X-ray tomography analysis of bubbles and slugs in a fluidized bed with inter-particle force

Bubbles and slugs coexist in a fluidized bed with strong inter-particle forces. However, the effects bubbles and slugs impose over fluidizing stability, and chemical reaction efficiency are different. The present work distinguished bubbles and slugs with the aid of X-ray tomography, and the evolution of their properties with varying inter-particle force in a fluidized bed were studied. The results show that the gas-holding capacity of the emulsion phase improves as inter-particle forces initially increase. In this process, the bubble frequency decreases noticeably, and the bubble size slightly increases. Bubbles rise slower than theoretically predicted because interparticle force reduces the particle flow.
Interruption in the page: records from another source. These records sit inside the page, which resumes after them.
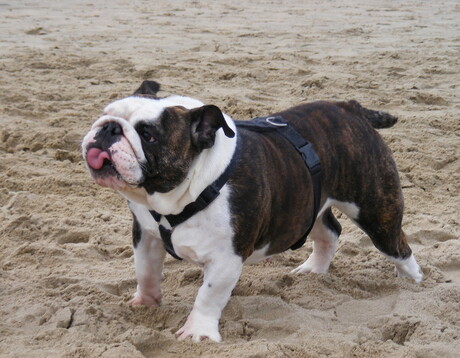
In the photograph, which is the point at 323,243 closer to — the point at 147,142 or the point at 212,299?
the point at 212,299

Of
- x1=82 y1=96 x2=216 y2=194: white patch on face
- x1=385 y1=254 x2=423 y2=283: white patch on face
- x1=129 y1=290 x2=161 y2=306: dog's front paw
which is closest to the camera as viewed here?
x1=82 y1=96 x2=216 y2=194: white patch on face

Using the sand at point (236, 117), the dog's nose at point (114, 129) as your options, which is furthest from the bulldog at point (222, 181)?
the sand at point (236, 117)

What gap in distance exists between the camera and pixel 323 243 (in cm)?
482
The frequency and the size of slugs increase with inter-particle forces. As forces initially increases, the slug size increases with measurement height. An opposite trend is observed when inter-particle forces continues to strengthen. Near the gas distributor, the slug rising velocity is independent of size. In contrast, large slugs have a higher velocity than small slugs near the bed surface. Finally, three slugging patterns are distinguished, and the influence they impose on particle flow is analyzed.

Automated summary

Bubbles and slugs coexist in a fluidized bed with strong inter-particle forces. Different effects on fluidizing stability and chemical reaction efficiency are observed between bubbles and slugs. X-ray tomography is used to distinguish and study the properties of bubbles and slugs in a fluidized bed with varying inter-particle force. The gas-holding capacity of the emulsion phase improves as inter-particle force increases, while the bubble frequency decreases and bubble size slightly increases. Slugs increase in frequency and size with inter-particle forces, and different slugging patterns are identified with varying influences on particle flow.